(Verilen metin):
· · · · · · ·
Rock müzikte 'sertleşme' sorunu var!

DEDEN, 90'lı yılları dibine kadar yaşayan gençlerden kurulu bir rock grubu. Grunge ve punk ruhlarına işlemiş. Grunge tavrının müzikte son devrim olduğuna inanıyorlar. Müziklerinde ise 90'lı yıllarla şimdinin tınılarını harmanlamışlar.

Yayınlanma: 07.07.2013 - 10:45
Abone Ol google-news

Gitarda Burçak Daldal, bas gitarda Levent Okur, davulda Hakan Ertaşoğlu ve vokalde Akın Çalap’tan oluşan DEDEN, 2009 yılında kurulmuş. Grunge/Alternative/Punk/Garage tarzlarından oluşan bir cover repertuvarıyla “Pearl jam”, “Alice In Chains”, “Stone Temple Pilots” gibi 90’ların ses getiren gruplarının parçalarını yorumlayan DEDEN; grunge, garage ve alternatif rock harmanı “buralı” rock yapıyor. İşte hikâyeleri...
· · · · · · ·
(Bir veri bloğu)
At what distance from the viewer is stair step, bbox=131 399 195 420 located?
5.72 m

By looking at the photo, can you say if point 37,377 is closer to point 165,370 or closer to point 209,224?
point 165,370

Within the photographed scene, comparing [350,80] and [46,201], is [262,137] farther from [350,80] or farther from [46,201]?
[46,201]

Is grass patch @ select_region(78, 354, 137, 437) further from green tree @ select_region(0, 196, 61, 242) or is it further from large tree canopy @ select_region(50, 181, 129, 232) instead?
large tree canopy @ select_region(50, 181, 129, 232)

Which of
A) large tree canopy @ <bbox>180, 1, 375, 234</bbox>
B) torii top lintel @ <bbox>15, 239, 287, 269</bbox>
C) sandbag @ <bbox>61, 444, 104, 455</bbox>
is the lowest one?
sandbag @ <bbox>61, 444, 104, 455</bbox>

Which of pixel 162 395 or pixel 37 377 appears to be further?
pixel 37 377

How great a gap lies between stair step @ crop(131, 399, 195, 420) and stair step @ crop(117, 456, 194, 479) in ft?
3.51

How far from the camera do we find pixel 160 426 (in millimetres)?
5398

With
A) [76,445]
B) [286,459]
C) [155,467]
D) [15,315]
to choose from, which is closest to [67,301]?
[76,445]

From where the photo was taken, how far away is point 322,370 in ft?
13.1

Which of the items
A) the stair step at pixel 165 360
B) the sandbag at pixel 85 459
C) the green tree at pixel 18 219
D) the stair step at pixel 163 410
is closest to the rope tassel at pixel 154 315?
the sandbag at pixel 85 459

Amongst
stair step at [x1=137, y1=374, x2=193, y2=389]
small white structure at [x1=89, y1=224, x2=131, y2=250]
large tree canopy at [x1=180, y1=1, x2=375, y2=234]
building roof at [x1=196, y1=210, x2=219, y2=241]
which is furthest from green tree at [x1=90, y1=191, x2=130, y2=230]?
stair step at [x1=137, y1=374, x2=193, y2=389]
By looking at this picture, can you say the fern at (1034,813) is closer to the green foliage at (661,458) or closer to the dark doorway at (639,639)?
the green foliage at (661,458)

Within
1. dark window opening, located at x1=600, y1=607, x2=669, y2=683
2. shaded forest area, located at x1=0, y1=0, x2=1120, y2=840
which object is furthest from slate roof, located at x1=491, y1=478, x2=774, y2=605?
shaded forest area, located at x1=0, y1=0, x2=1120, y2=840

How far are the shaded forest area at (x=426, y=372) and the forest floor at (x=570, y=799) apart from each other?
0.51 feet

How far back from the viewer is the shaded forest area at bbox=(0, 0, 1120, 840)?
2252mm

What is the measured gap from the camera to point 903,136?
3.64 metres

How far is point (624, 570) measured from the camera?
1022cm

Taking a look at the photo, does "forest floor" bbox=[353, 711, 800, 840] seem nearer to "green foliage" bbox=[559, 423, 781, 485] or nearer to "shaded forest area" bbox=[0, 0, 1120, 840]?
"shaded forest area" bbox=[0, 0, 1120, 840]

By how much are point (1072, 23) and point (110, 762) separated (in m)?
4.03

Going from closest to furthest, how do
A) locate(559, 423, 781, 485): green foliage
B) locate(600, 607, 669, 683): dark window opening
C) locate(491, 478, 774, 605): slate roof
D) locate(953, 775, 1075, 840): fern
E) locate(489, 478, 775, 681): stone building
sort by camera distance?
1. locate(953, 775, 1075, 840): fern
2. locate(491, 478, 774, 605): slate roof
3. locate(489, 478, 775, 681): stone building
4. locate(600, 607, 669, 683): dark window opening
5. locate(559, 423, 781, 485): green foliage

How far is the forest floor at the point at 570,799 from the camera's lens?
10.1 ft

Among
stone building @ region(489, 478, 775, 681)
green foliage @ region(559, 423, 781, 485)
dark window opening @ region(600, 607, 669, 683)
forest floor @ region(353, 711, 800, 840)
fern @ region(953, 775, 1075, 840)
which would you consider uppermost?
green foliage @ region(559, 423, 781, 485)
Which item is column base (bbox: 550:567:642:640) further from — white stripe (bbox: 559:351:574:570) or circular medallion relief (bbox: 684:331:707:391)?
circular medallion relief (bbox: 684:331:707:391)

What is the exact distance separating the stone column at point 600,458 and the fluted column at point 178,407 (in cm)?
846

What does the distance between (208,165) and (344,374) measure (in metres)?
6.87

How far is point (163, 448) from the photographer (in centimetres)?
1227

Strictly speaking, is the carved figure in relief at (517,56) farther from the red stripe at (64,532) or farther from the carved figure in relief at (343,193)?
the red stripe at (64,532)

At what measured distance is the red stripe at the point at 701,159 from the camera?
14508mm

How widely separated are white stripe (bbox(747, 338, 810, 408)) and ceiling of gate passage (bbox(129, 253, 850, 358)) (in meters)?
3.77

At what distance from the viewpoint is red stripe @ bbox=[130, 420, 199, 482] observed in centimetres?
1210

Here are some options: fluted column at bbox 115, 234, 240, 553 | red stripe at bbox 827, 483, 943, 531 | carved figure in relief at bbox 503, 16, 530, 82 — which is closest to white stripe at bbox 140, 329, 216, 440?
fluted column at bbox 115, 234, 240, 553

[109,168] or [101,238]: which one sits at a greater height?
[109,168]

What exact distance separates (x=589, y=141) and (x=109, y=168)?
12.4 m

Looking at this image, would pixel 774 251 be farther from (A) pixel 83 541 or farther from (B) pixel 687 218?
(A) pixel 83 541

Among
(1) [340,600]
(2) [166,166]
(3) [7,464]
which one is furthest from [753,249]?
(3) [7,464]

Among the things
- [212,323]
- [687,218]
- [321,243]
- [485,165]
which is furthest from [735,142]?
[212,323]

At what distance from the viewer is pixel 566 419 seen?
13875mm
· · · · · · ·
(Görevler):
**A.** DEDEN grubunu anlatan metnin "Gitarda Burçak Daldal, bas" sözlerinden "yapıyor. İşte hikâyeleri..." sözlerine kadar uzanan kısmını harfi harfine yeniden yazar mısın?
**B.** DEDEN grubunu anlatan metne göre grup hangi yılda kurulmuş?
**C.** DEDEN grubunu anlatan metnin arkasından gelecek kısmı, metnin bittiği yerden başlayarak yazar mısın?
Bu kayıtların metinle hiçbir ilgisi yok.

(Görev yanıtları):
**A.**
Gitarda Burçak Daldal, bas gitarda Levent Okur, davulda Hakan Ertaşoğlu ve vokalde Akın Çalap’tan oluşan DEDEN, 2009 yılında kurulmuş. Grunge/Alternative/Punk/Garage tarzlarından oluşan bir cover repertuvarıyla “Pearl jam”, “Alice In Chains”, “Stone Temple Pilots” gibi 90’ların ses getiren gruplarının parçalarını yorumlayan DEDEN; grunge, garage ve alternatif rock harmanı “buralı” rock yapıyor. İşte hikâyeleri...

**B.** 2009 yılında.

**C.**
- DEDEN’in hikâyesi nedir, ne zaman bir araya geldiniz, müzikal derdiniz ne?

Burçak: Levent, Hakan ve ben çok uzun zamandır (dolum kaset zamanı, MP3’ün bilimkurgu, rap-metalin günah olduğu; Amiga’ nın yangında gitarından hemen sonra, kardeşinden bir önce kurtarılacak kadar kutsal olduğu zamanlar) tanışıyoruz. Beraber o kadar çok çaldık ki huyumuz, suyumuz, suretimiz bile benzeşti. Vokal hep yumuşak karnımız olmuştur. Akın’la stüdyo ortamında tanıştım. Başka bir grupla albüm aşamasındaydı. Gitar kayıtları üzerinde çalışırken ne derece hasta bir insan olduğunu anladım. Tam aradığımız şeydi. Levent ve Hakan’la tanıştırdım. Beraber grunge çalmaya başladık. Birçok kez sahneye çıktık ve hepsinde de atalarımızı gururlandırdık. Cover çalmaya ara verdiğimizde bir gün Akın stüdyoya “Güneye Falan Git”le geldi ve bu şekilde başladı hadise.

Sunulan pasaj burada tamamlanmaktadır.